Harris and her husband, Los Angeles-based attorney Douglas Emhoff, jointly reported more than $2 million in income last year, for which they paid nearly $700,000 in taxes.
The tax returns, released before the April 15 tax deadline, mark the most sweeping look yet at a presidential contender's personal finances, edging out Sens. Elizabeth Warren, Amy Klobuchar and Kirsten Gillibrand, who each have released more than a decade's worth of tax documents.
Sen. Bernie Sanders, an early front-runner for the 2020 Democratic nomination, said he would release 10 years of returns by Monday.
Meanwhile, Democrats ratcheted up pressure on President Donald Trump to hand over copies of his tax returns. Trump famously bucked decades of tradition by declining to divulge his returns during his 2016 campaign or since he entered office.
On Saturday, Rep. Richard E. Neal, D-Mass., who chairs the House Ways and Means Committee, sent a letter to IRS Commissioner Charles Rettig demanding six years of the president's personal and business returns within 10 days.
"This request is about policy, not politics," Neal wrote in the two-page letter.
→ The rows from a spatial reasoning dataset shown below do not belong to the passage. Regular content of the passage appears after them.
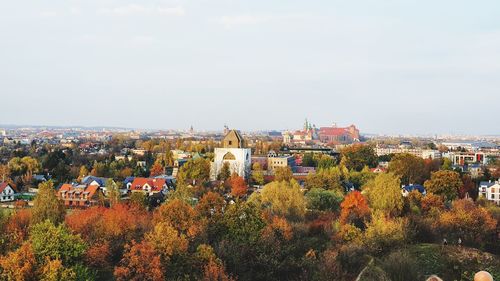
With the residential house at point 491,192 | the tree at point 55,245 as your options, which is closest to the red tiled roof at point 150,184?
the tree at point 55,245

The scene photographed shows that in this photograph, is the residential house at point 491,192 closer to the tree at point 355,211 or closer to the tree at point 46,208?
Result: the tree at point 355,211

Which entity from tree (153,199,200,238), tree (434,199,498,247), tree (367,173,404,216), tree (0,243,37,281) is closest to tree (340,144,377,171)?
tree (367,173,404,216)

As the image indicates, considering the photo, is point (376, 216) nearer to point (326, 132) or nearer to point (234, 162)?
point (234, 162)

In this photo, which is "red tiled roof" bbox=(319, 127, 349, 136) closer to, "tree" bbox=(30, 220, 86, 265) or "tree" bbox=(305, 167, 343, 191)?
"tree" bbox=(305, 167, 343, 191)

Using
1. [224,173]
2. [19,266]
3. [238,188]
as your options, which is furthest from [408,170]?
[19,266]

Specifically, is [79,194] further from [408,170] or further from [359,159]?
[359,159]

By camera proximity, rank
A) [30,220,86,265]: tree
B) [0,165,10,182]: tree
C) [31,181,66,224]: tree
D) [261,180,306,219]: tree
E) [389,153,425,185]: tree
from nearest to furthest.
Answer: [30,220,86,265]: tree
[31,181,66,224]: tree
[261,180,306,219]: tree
[389,153,425,185]: tree
[0,165,10,182]: tree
He cited a 1924 law that says the Treasury Department, which includes the IRS, "shall furnish" tax returns to Congress when requested.
Acting White House Chief of Staff Mick Mulvaney said last weekend that lawmakers would "never" see Trump's returns.
Harris' full disclosure is a "stark contrast" to Trump, her campaign said. The California senator also supports a proposed federal law that would require a president's tax returns be made public.